In the final scene of Sunset Boulevard, Gloria Swanson, playing delusional has-been Norma Desmond, glides down a grand staircase dressed as Salome.

As she pauses to thank the assemblage for her imagined return to films, her madness sparkles in her eyes.

“A lot of people ask me if Sunset Boulevard was my own life — which is rather odd,” Gloria said of the role that would earn her a third Oscar nomination. “I’ve no dead bodies in my swimming pool. I don’t actually know of anyone who lived like Norma Desmond.”

While Norma spent her life mourning the past, Gloria lived hers leaning into the future. Her petite 4-foot-11 frame belied an outsize ambition that helped Gloria become Hollywood’s most glamorous actress as well as a producer, businesswoman and health food guru.

“She wasn’t afraid of anything,” Stephen Michael Shearer, author of Gloria Swanson: The Ultimate Star, tells Closer. “She was very tough, and she knew her worth. She fought the industry and was up there with the men, producing her own movies.”

A coddled only child from Chicago, Gloria pushed her way into films at age 15 by hanging around Essanay Studios until she was hired as an extra.

Though fired from a film role opposite Charlie Chaplin, whom Gloria called “an odd sprite in a hobo outfit,” director Cecil B. DeMille liked her work ethic and strong persona.

He draped Gloria in jewels, furs, silks and feathers and put her in six films that began her rise to movie stardom.

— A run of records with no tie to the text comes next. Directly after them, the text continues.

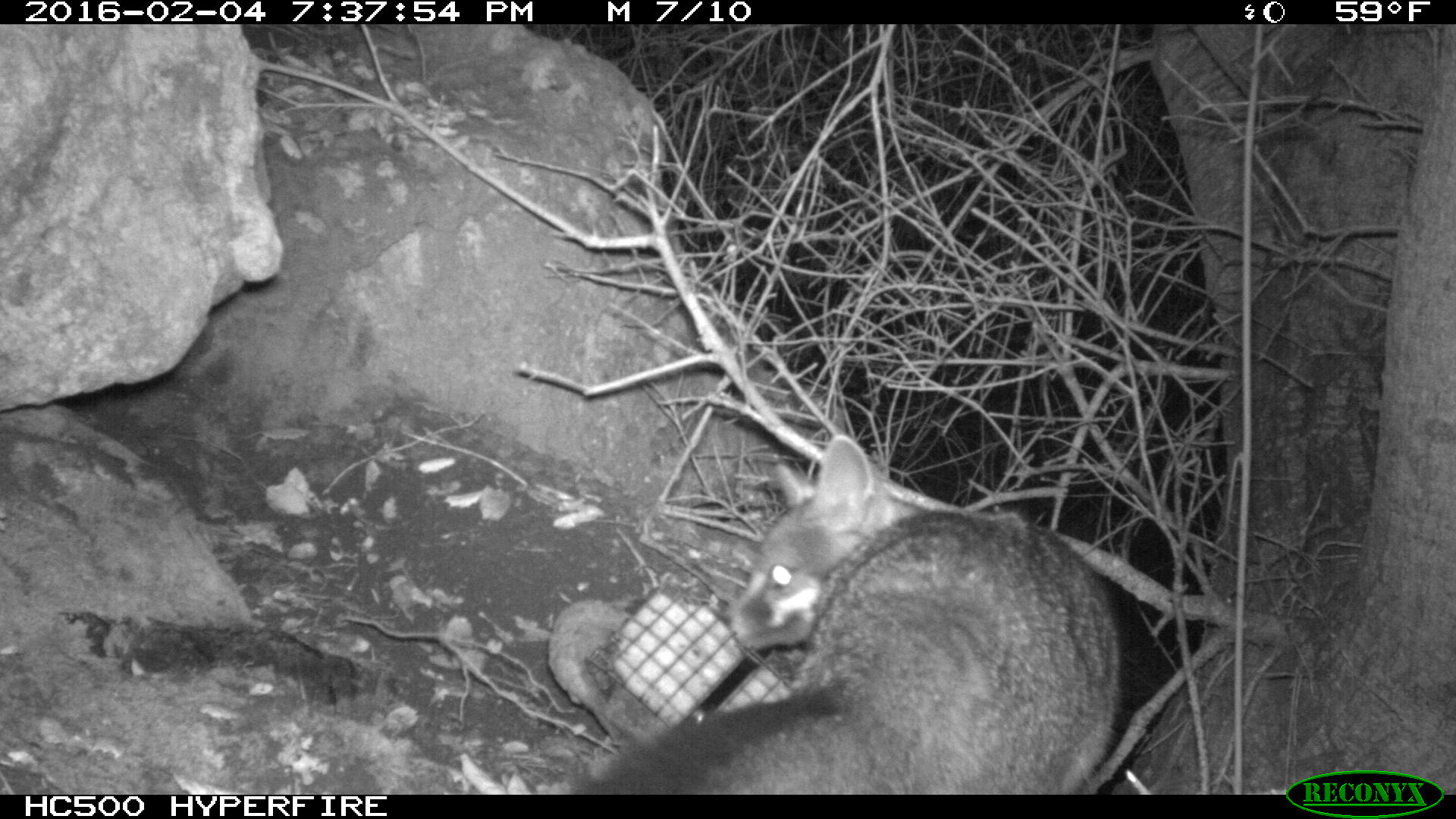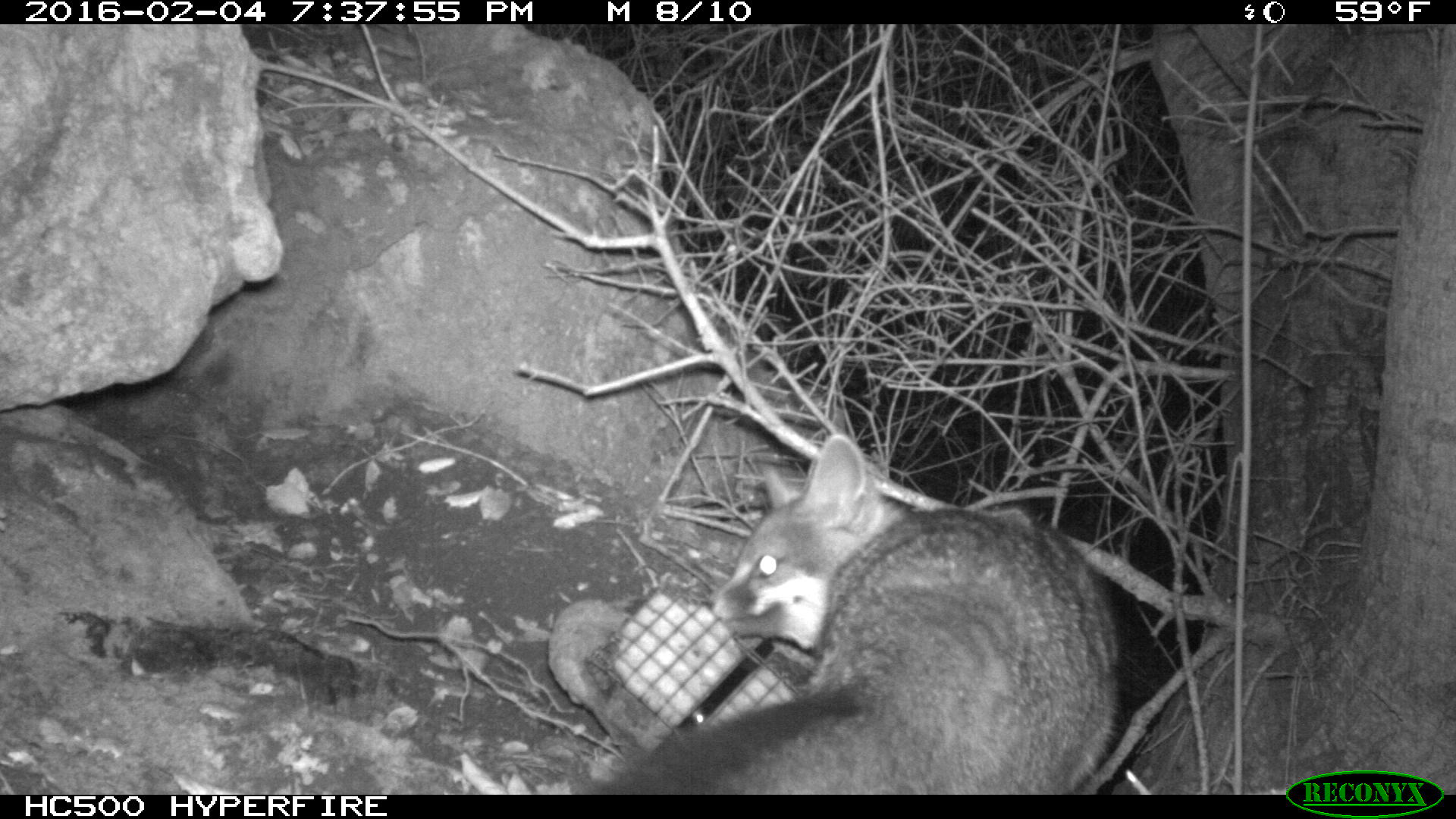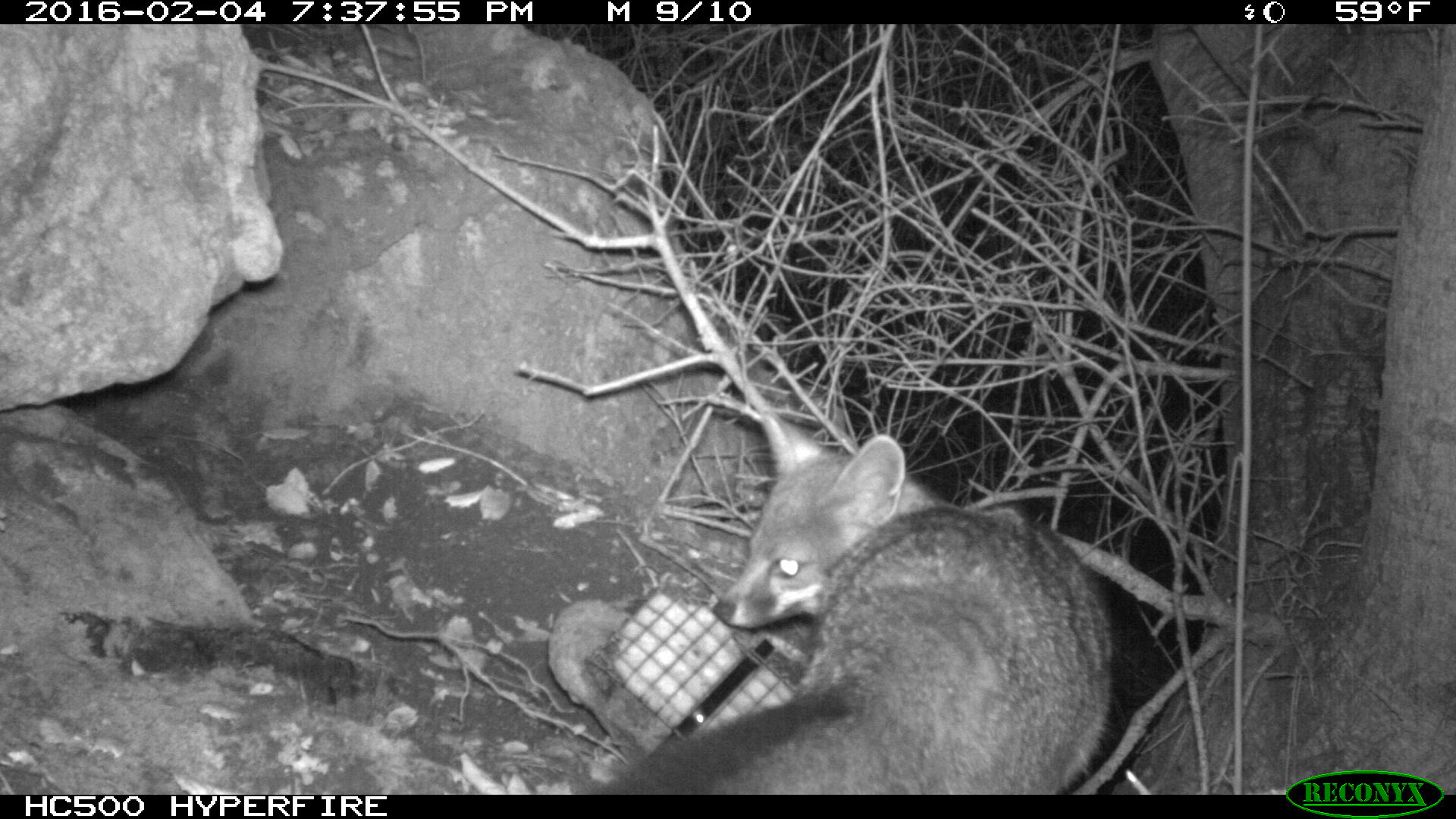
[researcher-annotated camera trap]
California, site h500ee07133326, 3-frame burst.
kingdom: Animalia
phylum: Chordata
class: Mammalia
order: Carnivora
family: Canidae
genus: Urocyon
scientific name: Urocyon littoralis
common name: island fox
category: fox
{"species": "fox (island fox) (Urocyon littoralis)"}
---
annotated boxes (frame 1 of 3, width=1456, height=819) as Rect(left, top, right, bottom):
fox: Rect(573, 435, 1122, 795)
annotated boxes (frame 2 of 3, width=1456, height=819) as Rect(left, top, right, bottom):
fox: Rect(569, 431, 1121, 795)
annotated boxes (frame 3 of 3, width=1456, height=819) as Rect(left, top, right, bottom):
fox: Rect(583, 400, 1119, 795)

By the mid-1920s, she’d become the most bankable actress in Hollywood and settled into a lavish lifestyle.

“The public wanted us to live like kings and queens. So, we did,” Gloria said. “We were making more money than we ever dreamed existed, and there was no reason to believe it would ever stop.”

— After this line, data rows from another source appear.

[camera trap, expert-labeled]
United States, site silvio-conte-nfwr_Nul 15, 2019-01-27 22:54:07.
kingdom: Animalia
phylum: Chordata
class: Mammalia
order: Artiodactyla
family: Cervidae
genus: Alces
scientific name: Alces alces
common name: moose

Gloria’s only weaknesses were her profligate spending and poor taste in men. “She never had sense about her finances,” says Shearer. “She spent on fashion and jewelry — a lot of the jewelry in Sunset Boulevard were jewels she bought in the 1920s.”

While married to her third husband, Gloria began an affair with Joseph Kennedy, the father of the future president. He became her business partner as well as her lover, and although her first talkie, The Trespasser, earned Gloria an Oscar nomination, their other films flopped, bankrupting the star.

By the early 1940s, Gloria was forced to work as a travel agent in New York, but the tenacious actress proved to be a master at reinvention. “She started doing television and had her own show called The Gloria Swanson Hour,” says Shearer.

Gloria also toured in summer stock theater. After her film comeback in 1950’s Sunset Boulevard, Norma Desmond would always cast a shadow on Gloria, but the actress, who lived to be 84, refused to let anyone confuse her with the backward-looking character.

“People grow old because they get bored — first with themselves, then with the world around them,” said Gloria. “That’s not my idea of living.”